Youth choirs from St. John's and Labrador are heading to the nation's capital to sing a tune in Inuktikut for Canada's 150 birthday celebrations.
The Ullugiagatsuk Choir from northern Labrador will be joined by the Shallaway Youth Choir to perform Music of the Land, a piece that was commissioned by Newfoundland composer Kathleen Allan, at the Unisong Choral Festival on July 1 in Ottawa.
It's a unique opportunity for both choirs — and one they aren't taking lightly. On Tuesday, they were busy rehearsing for the big day in St. John's.
Nain's Megan Dicker, 18, said it's been a unique opportunity to perform in Inuktikut with a choir that's not accustomed to the language.
"I think patience is the key. As long as you're patient you can do anything," she said. "We are just trying to share our voices with everybody else so we can be united."
Her choir is comprised of youth from six different Labrador communities who get together twice a year to practice and perform.
"We are all very well connected, so when we get together, it's smooth."

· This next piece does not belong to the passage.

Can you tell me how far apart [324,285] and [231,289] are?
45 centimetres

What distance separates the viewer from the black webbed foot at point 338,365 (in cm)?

For Shallaway's Claire Donnan, 13, singing with the Ullugiagatsuk Choir has been a great way to become familiar with a new language and meet new people.
"It's very interesting to learn Inuktitut because in Newfoundland we don't get many opportunities to learn it," she said. "It's just as important to our culture as English is."
Kellie Walsh, Shallaway's artistic director, said she pushed hard to have Music of the Land included in the list of performances for Canada 150.
"I called up the artistic director of the Unisong festival and I said, 'On Canada Day, I don't think it's okay to just have French and English, I think we should have one of our Indigenous languages as well.'"
And it won't just be the Ullugiagatsuk and Shallaway choirs performing the song on July 1.
They'll be joined by hundreds of other youth vocalists from across the country who have also been learning to sing in Inuktikut.
The performance will take place at the Shaw Centre in downtown Ottawa on Canada Day.